◆ Work to complete ◆
#1 According to the blog post on early memories, what was the family's first computer?
#2 Decide whether each statement agrees with the blog post on early memories. Answer yes or no for each, and quote the words of the post that settle it.
(a) The writer yelled at the grain elevators to hear an echo.
(b) The Lone Ranger was watched from a videotape.
(c) The iPod Nano holds 419,430 times the memory of the first computer.
#3 Retype everything in the blog post on early memories from "I remember a" down to "him about it.".

◆ Reading text ◆
_____

Monday, March 6

What do I remember?

An old guy I know recently asked in his blog, "What do you remember? What is the earliest memory?" Apparently his kids have traumatized him and now he cannot remember anything from before he was in his early twenties. (Sorry Dad)

I posted some of this in the comments there, but I got to thinking and decided to not take up all the space on his blog, when I could be plagiarising myself and updating all my wonderful, loyal listeners here as well.

I remember a lot from when I was 5 to 8 or so. And these are what I believe are "real" memories. Not family legends that get told at every gathering and therefore become part of the collective memory, whether we actually remember them or not.*


  • Yelling across the highway out my bedroom window at the grain elevators to hear an echo.

  • Climbing the walls in the hallway by jamming myself in a narrow spot and climbing up like a star.

  • Laying on the bottom bunk with my brother trying to make the top mattress pop off. Hmmm... that seems unlikely at 5 and 3, it must have been laying under the bottom bunk.

  • Watching the first episode of The Cosby Show and calling Dad at work to tell him about it.

  • Watching The Lone Ranger on some weird machine we rented from the movie rental place. The movie was in a big square plastic disk about the size of an LP case. The way I remember it, you put the edge of the case into the machine and it sucked out a laser disc of sorts, but you still had the case.

  • Getting our first computer - a good old Commodore Vic20. My iPod Nano has 419,430 times the memory in 1/250th of the space. And yes, I did the math.

  • Mom used to do something with Lysol to clean the house and determined that it must be toxic to kids and made us go outside while the smell was in the air. Now that I'm a parent, I think it may have just been to get us out of her hair so she could clean (and/or watch Another World).

_____

[Data items]
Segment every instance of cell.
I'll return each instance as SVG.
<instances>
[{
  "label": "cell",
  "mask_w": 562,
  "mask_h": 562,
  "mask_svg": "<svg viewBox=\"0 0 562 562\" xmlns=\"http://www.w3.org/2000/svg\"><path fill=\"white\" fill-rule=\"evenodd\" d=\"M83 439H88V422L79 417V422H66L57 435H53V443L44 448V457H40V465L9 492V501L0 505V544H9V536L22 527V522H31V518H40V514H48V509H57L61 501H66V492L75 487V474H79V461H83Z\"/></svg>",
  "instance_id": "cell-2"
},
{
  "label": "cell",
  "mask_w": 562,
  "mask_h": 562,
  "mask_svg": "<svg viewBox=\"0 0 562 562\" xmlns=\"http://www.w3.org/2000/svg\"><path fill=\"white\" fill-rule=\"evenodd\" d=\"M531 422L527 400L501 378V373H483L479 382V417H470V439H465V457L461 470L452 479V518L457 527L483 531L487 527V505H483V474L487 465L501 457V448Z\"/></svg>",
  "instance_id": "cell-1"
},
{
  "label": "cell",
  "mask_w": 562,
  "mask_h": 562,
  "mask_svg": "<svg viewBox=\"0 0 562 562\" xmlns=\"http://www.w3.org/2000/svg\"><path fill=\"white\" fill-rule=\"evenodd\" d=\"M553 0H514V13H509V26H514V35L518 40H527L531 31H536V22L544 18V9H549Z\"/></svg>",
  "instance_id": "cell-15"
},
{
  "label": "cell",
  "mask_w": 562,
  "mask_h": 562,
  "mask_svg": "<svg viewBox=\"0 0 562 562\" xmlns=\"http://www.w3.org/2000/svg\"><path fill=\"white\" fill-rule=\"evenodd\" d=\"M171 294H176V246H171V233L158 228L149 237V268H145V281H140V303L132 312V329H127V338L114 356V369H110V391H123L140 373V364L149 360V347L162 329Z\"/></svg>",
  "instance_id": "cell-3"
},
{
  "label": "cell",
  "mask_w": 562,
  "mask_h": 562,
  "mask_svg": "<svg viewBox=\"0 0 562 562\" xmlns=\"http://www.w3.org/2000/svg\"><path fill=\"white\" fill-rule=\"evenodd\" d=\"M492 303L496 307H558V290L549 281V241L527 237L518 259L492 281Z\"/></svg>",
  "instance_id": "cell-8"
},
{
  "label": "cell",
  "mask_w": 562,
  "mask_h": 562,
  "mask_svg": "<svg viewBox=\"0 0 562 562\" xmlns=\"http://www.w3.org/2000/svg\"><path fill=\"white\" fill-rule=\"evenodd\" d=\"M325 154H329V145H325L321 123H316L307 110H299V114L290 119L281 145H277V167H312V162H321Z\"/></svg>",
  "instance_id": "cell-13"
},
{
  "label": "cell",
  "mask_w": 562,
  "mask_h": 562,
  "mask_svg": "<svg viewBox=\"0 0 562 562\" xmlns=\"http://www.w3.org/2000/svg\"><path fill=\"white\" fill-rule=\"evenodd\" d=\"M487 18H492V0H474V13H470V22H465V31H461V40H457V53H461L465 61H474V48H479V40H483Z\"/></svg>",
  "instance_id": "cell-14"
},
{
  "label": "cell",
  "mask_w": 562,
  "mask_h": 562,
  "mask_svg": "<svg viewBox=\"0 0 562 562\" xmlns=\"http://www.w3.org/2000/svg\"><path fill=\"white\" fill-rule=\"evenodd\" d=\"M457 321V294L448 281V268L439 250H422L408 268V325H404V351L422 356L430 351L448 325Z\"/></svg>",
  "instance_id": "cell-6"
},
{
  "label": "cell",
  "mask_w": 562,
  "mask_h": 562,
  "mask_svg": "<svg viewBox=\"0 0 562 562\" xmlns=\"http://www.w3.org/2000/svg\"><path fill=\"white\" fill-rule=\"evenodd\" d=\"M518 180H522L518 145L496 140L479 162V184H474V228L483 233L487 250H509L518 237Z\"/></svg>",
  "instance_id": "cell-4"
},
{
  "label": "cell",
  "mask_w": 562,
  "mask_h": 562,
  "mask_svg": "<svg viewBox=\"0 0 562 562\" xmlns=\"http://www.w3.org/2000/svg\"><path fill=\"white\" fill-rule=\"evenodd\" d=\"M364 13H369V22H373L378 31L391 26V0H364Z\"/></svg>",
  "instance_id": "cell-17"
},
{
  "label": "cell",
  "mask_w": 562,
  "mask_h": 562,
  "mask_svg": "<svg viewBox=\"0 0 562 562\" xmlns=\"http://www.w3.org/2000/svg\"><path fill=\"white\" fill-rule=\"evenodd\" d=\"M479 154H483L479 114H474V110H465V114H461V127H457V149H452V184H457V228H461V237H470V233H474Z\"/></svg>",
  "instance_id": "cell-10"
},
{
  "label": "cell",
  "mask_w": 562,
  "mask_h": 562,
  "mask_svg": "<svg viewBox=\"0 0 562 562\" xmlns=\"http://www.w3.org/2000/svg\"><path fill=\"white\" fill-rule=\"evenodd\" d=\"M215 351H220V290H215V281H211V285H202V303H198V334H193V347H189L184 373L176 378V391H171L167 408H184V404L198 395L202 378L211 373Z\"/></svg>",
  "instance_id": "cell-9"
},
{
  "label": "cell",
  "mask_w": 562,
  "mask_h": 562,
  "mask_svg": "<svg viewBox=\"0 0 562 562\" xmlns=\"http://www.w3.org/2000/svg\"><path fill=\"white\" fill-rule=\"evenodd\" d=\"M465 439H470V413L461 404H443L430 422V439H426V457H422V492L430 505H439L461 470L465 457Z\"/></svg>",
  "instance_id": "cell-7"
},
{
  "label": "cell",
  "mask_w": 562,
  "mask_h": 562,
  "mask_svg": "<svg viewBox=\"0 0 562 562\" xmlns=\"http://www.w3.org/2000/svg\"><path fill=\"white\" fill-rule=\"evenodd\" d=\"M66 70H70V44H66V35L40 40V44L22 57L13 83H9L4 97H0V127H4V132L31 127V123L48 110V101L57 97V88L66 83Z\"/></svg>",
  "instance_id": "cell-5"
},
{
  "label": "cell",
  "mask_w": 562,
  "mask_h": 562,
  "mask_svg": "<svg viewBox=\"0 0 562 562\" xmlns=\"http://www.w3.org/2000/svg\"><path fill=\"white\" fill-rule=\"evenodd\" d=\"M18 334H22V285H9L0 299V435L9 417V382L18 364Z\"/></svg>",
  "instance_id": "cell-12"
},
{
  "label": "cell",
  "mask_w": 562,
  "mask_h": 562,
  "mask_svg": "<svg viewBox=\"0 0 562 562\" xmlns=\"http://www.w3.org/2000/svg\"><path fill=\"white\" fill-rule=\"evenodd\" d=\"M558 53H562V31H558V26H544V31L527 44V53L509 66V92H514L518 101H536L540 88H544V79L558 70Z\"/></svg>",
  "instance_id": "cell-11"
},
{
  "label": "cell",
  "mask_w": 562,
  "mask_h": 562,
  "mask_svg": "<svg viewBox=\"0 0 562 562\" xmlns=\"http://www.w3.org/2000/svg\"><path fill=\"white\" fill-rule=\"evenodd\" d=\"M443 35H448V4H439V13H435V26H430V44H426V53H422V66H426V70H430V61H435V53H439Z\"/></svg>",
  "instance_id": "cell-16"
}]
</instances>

_____

◆ Written responses ◆
#1 A Commodore Vic20.

#2
(a) Yes: "Yelling across the highway out my bedroom window at the grain elevators to hear an echo."
(b) No: "The movie was in a big square plastic disk about the size of an LP case."
(c) Yes: "My iPod Nano has 419,430 times the memory in 1/250th of the space."

#3
I remember a lot from when I was 5 to 8 or so. And these are what I believe are "real" memories. Not family legends that get told at every gathering and therefore become part of the collective memory, whether we actually remember them or not.*


  • Yelling across the highway out my bedroom window at the grain elevators to hear an echo.

  • Climbing the walls in the hallway by jamming myself in a narrow spot and climbing up like a star.

  • Laying on the bottom bunk with my brother trying to make the top mattress pop off. Hmmm... that seems unlikely at 5 and 3, it must have been laying under the bottom bunk.

  • Watching the first episode of The Cosby Show and calling Dad at work to tell him about it.